▶ [SET TASK]: Starting at the line that contains "Considering the objects", quote each line exactly through the last line of the entries, both included.

## BEGIN INPUT RECORDS

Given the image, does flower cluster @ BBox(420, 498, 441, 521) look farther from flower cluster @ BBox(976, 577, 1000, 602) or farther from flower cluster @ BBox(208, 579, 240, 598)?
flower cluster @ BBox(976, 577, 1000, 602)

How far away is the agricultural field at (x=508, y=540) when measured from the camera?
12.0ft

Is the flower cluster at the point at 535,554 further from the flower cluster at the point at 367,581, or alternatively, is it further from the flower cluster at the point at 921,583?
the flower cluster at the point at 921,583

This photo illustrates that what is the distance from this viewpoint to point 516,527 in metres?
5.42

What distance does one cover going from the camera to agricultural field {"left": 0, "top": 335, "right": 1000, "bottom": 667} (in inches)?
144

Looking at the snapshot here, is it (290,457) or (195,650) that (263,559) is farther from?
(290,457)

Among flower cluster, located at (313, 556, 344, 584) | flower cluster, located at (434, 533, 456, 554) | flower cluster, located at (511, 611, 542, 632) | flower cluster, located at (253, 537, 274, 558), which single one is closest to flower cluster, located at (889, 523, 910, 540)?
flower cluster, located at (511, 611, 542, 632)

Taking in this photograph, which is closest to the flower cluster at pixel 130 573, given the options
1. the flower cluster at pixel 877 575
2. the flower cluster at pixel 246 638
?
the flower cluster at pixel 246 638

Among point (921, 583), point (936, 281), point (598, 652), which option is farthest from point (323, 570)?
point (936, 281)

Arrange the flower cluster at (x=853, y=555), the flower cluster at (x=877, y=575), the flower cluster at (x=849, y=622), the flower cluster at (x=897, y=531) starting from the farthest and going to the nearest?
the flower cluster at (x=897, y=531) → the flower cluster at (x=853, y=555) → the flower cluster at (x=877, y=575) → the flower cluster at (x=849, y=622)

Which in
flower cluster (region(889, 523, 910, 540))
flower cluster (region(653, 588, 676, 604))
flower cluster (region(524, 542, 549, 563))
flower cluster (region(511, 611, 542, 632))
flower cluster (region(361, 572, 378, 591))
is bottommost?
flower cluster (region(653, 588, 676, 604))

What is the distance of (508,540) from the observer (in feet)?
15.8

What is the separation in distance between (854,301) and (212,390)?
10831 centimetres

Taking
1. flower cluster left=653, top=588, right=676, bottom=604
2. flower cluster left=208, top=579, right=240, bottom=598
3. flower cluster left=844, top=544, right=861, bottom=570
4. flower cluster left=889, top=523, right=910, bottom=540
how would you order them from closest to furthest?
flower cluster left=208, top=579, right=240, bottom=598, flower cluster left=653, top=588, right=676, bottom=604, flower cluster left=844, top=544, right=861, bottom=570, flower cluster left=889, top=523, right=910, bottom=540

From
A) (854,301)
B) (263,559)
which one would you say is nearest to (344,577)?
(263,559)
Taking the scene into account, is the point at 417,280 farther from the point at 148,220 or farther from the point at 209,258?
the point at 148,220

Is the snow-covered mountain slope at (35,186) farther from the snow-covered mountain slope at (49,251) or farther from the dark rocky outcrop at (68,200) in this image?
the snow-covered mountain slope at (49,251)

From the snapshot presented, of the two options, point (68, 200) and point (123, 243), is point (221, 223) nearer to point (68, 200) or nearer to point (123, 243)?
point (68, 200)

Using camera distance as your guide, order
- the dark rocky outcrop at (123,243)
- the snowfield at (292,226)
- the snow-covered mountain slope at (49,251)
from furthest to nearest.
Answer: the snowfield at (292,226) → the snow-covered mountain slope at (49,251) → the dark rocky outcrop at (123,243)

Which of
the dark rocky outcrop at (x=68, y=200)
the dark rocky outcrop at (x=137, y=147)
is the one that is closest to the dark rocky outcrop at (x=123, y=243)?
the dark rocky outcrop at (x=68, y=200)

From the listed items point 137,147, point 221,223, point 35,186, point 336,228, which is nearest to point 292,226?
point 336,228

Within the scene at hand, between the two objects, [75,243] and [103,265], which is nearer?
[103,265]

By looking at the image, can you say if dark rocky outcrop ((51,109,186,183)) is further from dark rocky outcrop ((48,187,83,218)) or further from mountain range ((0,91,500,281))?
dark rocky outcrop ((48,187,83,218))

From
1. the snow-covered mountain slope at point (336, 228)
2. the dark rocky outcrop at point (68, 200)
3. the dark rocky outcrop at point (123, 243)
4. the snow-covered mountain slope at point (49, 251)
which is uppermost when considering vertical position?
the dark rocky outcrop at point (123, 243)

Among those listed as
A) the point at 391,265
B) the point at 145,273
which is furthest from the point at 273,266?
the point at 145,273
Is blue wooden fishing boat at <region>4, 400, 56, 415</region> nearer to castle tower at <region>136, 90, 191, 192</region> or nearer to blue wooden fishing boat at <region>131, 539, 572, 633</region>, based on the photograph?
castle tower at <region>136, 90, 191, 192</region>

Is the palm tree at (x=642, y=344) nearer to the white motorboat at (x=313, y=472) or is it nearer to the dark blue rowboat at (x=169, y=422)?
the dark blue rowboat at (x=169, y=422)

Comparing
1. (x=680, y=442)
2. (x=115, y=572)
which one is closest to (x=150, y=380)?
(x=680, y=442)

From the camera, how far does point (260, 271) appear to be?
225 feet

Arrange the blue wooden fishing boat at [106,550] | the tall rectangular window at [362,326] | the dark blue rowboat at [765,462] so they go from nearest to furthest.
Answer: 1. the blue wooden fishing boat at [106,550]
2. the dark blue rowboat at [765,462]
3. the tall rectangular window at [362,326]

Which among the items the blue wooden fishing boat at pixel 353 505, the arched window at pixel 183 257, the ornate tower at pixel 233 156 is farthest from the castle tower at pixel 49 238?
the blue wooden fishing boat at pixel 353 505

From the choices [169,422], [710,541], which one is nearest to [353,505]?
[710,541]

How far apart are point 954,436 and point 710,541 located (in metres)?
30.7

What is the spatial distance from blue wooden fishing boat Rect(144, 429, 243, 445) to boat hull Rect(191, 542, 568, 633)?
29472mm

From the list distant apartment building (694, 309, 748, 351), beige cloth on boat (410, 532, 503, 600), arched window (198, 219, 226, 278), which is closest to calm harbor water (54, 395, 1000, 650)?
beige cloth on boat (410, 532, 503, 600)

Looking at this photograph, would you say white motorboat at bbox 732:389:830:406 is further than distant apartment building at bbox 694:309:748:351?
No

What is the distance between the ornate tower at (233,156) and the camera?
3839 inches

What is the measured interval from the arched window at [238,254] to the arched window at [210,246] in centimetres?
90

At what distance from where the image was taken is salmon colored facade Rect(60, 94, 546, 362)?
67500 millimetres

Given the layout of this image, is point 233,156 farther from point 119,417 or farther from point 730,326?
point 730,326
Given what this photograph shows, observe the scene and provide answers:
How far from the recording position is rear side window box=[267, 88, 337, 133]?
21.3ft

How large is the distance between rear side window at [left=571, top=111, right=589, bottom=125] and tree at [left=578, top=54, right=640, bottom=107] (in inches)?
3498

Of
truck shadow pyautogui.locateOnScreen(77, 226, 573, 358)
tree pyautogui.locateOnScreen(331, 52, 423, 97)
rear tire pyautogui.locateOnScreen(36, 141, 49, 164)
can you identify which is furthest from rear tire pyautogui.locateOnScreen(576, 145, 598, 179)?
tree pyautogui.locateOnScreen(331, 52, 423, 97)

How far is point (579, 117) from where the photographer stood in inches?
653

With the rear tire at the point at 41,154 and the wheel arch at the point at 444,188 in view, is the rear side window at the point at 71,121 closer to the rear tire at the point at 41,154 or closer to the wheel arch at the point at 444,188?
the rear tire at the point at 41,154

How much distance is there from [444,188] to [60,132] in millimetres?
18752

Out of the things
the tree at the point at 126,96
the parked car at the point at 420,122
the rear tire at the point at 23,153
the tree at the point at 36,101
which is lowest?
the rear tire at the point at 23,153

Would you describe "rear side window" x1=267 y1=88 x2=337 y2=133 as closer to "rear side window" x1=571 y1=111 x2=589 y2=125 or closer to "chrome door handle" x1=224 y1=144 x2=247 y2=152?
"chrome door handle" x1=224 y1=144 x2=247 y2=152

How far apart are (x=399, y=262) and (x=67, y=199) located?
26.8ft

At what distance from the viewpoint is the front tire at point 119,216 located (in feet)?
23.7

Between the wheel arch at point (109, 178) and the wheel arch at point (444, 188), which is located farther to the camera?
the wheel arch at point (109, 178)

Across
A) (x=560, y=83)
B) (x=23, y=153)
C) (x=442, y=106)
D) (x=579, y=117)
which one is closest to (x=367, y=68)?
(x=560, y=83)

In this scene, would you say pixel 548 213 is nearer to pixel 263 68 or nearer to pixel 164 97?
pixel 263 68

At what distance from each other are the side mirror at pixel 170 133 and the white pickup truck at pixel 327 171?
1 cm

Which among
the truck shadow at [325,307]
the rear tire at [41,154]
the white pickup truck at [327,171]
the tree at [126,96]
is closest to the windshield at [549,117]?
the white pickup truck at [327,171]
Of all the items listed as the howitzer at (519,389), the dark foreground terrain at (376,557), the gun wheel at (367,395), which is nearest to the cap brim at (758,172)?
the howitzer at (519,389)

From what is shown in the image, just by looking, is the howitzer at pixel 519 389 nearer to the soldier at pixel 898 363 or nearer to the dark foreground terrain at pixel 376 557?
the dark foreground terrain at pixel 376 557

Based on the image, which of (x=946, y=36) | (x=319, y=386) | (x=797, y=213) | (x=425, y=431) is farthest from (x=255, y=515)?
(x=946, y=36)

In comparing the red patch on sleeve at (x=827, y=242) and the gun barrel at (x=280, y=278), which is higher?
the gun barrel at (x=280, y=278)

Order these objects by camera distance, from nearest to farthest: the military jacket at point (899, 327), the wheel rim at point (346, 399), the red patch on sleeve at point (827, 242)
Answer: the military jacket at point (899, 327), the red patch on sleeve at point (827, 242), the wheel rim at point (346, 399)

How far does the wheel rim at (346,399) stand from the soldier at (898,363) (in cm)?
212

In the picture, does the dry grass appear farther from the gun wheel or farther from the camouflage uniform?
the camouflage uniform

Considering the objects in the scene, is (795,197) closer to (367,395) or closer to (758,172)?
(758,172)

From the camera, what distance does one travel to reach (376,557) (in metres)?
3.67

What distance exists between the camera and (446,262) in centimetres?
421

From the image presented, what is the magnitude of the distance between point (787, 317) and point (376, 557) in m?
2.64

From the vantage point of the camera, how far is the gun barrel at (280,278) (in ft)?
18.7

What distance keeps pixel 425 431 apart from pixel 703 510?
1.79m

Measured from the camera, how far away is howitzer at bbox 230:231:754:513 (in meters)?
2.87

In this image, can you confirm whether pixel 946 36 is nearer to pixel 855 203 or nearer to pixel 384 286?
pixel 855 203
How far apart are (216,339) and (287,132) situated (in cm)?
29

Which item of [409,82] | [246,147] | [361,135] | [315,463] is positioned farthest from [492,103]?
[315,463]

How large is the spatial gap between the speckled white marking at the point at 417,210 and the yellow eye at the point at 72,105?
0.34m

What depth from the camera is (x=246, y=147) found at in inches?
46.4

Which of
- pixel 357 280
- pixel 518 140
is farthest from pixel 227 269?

## END INPUT RECORDS

▶ [COMPLETED EXERCISE]:
Considering the objects in the scene, is (795,197) closer to (367,395) or closer to (758,172)?
(758,172)

From the camera, what distance does one travel to reach (376,557) (in metres)?
3.67

What distance exists between the camera and (446,262) in centimetres?
421

From the image presented, what is the magnitude of the distance between point (787, 317) and point (376, 557) in m?
2.64

From the vantage point of the camera, how far is the gun barrel at (280,278) (in ft)?
18.7

What distance keeps pixel 425 431 apart from pixel 703 510?
1.79m

Measured from the camera, how far away is howitzer at bbox 230:231:754:513 (in meters)?
2.87

In this image, can you confirm whether pixel 946 36 is nearer to pixel 855 203 or nearer to pixel 384 286?
pixel 855 203
How far apart are (216,339) and (287,132) situated (in cm)?
29

Which item of [409,82] | [246,147] | [361,135] | [315,463] is positioned farthest from [492,103]?
[315,463]

How large is the spatial gap between the speckled white marking at the point at 417,210 and the yellow eye at the point at 72,105?
0.34m

What depth from the camera is (x=246, y=147) found at in inches?
46.4

Which of
- pixel 357 280
- pixel 518 140
is farthest from pixel 227 269?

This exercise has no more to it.